Earl Washington admitted to conspiring to sell counterfeit woodblocks to collectors, claiming they were centuries old. Two victims are from Central Pennsylvania.

HARRISBURG, Pa. — One of two suspects indicted in a conspiracy to sell counterfeit woodblocks will serve more than four years in prison after pleading guilty in U.S. Court for the Middle District of Pennsylvania, U.S. attorney Gerard M. Karam announced Tuesday.

Earl Marshawn Washington, 61, pleaded guilty to conspiracy to commit wire fraud and mail fraud, Karam said. He was sentenced to 52 months in prison.

Washington admitted to working with a series of romantic partners, including his former wife, Zsannet Nagy, who has also been charged, to create and sell the counterfeit woodcuts to a series of buyers, including two in Central Pennsylvania.

Xylography is the art of making “woodcuts,” or engravings made from wooden blocks, especially for printing using historical techniques, Karam said. In traditional xylography, an artist uses a sharpened tool to carve a design into the surface of a woodblock. The raised areas that remain after the block has been cut are inked and printed, while the recessed areas that are cut away do not retain ink and will remain blank in the final print. 

Woodblock images can be printed onto paper, fabrics, textiles or other materials, Karam said.

The technique has been used in different geographic regions at different times.

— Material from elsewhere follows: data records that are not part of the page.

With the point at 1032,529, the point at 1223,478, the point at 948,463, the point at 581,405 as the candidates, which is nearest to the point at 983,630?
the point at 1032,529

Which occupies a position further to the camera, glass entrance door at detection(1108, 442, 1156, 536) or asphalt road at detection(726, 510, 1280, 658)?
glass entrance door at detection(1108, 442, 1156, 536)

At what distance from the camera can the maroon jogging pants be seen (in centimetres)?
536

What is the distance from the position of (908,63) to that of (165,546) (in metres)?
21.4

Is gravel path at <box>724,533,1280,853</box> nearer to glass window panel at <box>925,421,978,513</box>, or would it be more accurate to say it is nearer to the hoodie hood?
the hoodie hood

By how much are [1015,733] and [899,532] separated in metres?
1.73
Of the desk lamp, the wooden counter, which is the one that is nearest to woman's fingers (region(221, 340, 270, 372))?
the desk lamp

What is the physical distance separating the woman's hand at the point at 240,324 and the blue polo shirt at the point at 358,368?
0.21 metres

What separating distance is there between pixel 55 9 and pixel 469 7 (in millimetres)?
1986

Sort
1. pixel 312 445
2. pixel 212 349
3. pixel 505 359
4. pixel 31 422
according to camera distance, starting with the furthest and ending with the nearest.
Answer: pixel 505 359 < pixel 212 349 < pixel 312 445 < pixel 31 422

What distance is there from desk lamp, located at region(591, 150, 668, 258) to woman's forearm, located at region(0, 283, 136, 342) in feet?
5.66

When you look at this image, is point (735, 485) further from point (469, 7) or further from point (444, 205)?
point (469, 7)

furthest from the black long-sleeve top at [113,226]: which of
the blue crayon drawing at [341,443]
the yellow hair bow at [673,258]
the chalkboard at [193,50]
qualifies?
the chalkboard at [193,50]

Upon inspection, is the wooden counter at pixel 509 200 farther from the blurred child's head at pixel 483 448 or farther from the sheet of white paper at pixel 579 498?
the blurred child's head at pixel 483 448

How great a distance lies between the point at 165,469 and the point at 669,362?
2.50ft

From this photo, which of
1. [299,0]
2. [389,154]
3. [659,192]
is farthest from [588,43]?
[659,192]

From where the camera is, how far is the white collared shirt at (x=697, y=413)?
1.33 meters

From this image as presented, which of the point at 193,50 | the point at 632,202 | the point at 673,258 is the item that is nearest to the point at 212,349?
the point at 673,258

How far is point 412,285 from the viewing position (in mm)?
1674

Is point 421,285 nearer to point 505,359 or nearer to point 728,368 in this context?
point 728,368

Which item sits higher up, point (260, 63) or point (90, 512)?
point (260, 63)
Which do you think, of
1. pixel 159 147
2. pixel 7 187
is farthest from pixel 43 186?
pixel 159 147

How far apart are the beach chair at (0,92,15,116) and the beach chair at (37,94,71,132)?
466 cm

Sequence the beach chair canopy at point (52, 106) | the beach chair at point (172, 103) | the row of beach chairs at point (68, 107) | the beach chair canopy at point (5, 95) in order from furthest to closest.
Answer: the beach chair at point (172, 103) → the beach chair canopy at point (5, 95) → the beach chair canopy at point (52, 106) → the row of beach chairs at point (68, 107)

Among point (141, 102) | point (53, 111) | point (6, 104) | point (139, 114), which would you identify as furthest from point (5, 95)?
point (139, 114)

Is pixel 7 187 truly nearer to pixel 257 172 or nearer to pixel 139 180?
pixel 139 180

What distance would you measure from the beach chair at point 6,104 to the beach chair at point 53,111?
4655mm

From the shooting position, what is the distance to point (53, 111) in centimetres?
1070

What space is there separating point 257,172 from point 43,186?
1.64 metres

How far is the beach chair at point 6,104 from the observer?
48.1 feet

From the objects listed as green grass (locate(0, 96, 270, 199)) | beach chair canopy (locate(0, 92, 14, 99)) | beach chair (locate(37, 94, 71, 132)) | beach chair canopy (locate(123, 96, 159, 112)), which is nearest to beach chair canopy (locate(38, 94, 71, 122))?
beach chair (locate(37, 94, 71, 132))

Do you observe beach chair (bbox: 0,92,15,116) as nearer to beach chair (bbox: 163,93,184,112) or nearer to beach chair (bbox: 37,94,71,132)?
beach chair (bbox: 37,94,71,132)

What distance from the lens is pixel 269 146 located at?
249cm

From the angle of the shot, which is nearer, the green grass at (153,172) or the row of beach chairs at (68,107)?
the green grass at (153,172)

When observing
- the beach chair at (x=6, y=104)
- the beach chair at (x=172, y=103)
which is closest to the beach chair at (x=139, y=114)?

One woodblock tradition stems from Germany starting around the 14th century and continuing for several hundred years thereafter. 

Washington and Nagy were originally charged by indictment in January 2023. As part of Washington’s plea agreement, the original charges against him were dismissed, and a new charge of conspiracy to commit wire fraud and mail fraud was filed. Washington pleaded guilty to this offense in July 2023. 

Nagy pleaded guilty in August 2023 to conspiracy to commit wire fraud, mail fraud and money laundering. 

Washington and Nagy each admitted to selling inauthentic woodblocks and prints made from woodblocks that they as advertised as being from between the 15th and early 20th centuries. 

The buyers included a pair of woodblock collectors in France, as well as a buyer of a woodblock print who then resided in Hummelstown. 

Another victim was a collector of woodblocks from York, who paid $118,810 to Washington and his then-girlfriend over a three-year period to purchase approximately 130 woodblocks that were advertised as several centuries old, Karam said.

Together, the buyers in France paid nearly $85,000 for counterfeit woodblocks, according to Karam.

The buyers made PayPal payments to Nagy before learning that the woodblocks they purchased were not from the 15th and 16th centuries, as advertised. 

Nagy received these payments, moved the proceeds to a bank account in her name, and then quickly converted the proceeds to cash through withdrawals of several thousand dollars or more, Karam said.

In one email, for instance, Washington, using the alias “River Seine,” claimed to be selling “original printing blocks from the 16th and 17th centuries,” according to Karam.

At the time of his guilty plea, Washington also admitted to regularly utilizing bank accounts and PayPal accounts belonging to his romantic partners, to utilizing the alias “River Seine” when dealing with customers, and to relying on his partners to handle mailings of packages to victims, Karam said.

Washington was also ordered to pay restitution to victims in the total amount of $203,240.90 and ordered to serve a three-year term of supervised release following his imprisonment. 

Nagy was sentenced to time served in January 2024. She also faces potential deportation for her conviction.